A new technique for detecting cancer by imaging the consumption of sugar with magnetic resonance imaging (MRI) has been unveiled by UCL scientists. The breakthrough could provide a safer and simpler alternative to standard radioactive techniques and enable radiologists to image tumours in greater detail.

The new technique, called 'glucose chemical exchange saturation transfer' (glucoCEST), is based on the fact that tumours consume much more glucose (a type of sugar) than normal, healthy tissues in order to sustain their growth.


Comment: But notice how this important information isn't being utilized by many doctors to prevent or treat cancer. While, the fact is, that ketogenic - no sugar/ low carbohydrates/ high fat - diet is known to help with many diseases.
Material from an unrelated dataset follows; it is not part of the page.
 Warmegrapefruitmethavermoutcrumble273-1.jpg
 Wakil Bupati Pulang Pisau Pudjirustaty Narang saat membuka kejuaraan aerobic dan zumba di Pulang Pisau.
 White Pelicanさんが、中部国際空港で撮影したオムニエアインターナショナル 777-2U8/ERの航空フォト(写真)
Read the following articles to learn more:

Ketogenic diet, calorie restriction and hyperbaric treatment offer hope for non-toxic cancer treatment and alleviation of multiple health issues
Ketogenic diet: Role in epilepsy and beyond
Is the Ketogenic Diet the cure for multiple diseases?
Ketogenic diet may be key to cancer recovery


The researchers found that sensitising an MRI scanner to glucose uptake caused tumours to appear as bright images on MRI scans of mice.
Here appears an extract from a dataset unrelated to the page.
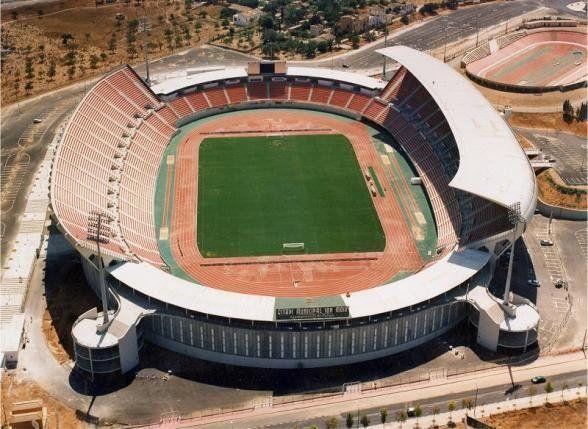 ¿Cuál es el estadio con más capacidad para albergar aficionados?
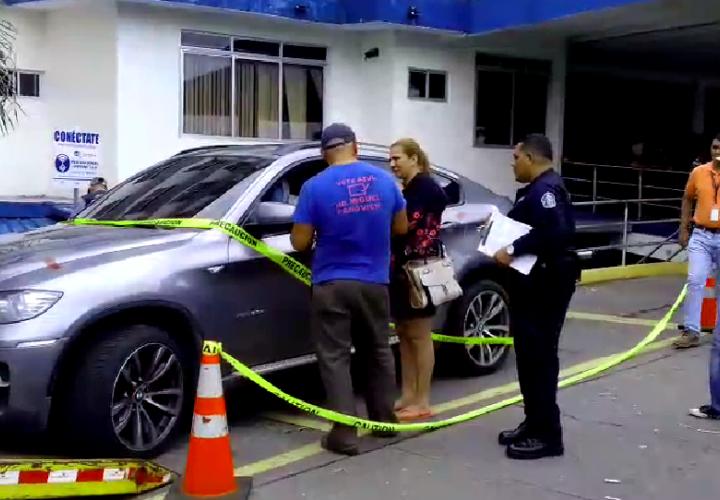 El vehículo del prestamista fue inspeccionado por criminalistica en las afueras del hospital regional Rafael Hernández. Foto: Mayra Madrid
Lead researcher Dr Simon Walker-Samuel, from the UCL Centre for Advanced Biomedical Imaging (CABI) said: "GlucoCEST uses radio waves to magnetically label glucose in the body. This can then be detected in tumours using conventional MRI techniques. The method uses an injection of normal sugar and could offer a cheap, safe alternative to existing methods for detecting tumours, which require the injection of radioactive material." Professor Mark Lythgoe, Director of CABI and a senior author on the study, said: "We can detect cancer using the same sugar content found in half a standard sized chocolate bar. Our research reveals a useful and cost-effective method for imaging cancers using MRI - a standard imaging technology available in many large hospitals."

He continued: "In the future, patients could potentially be scanned in local hospitals, rather than being referred to specialist medical centres." The study is published in the journal Nature Medicine and trials are now underway to detect glucose in human cancers.
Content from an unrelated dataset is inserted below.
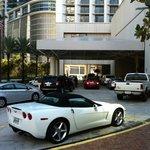 Parkplätze vor dem Hotel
According to UCL's Professor Xavier Golay, another senior author on the study: "Our cross-disciplinary research could allow vulnerable patient groups such as pregnant women and young children to be scanned more regularly, without the risks associated with a dose of radiation." Dr Walker-Samuel added: "We have developed a new state-of-the-art imaging technique to visualise and map the location of tumours that will hopefully enable us to assess the efficacy of novel cancer therapies."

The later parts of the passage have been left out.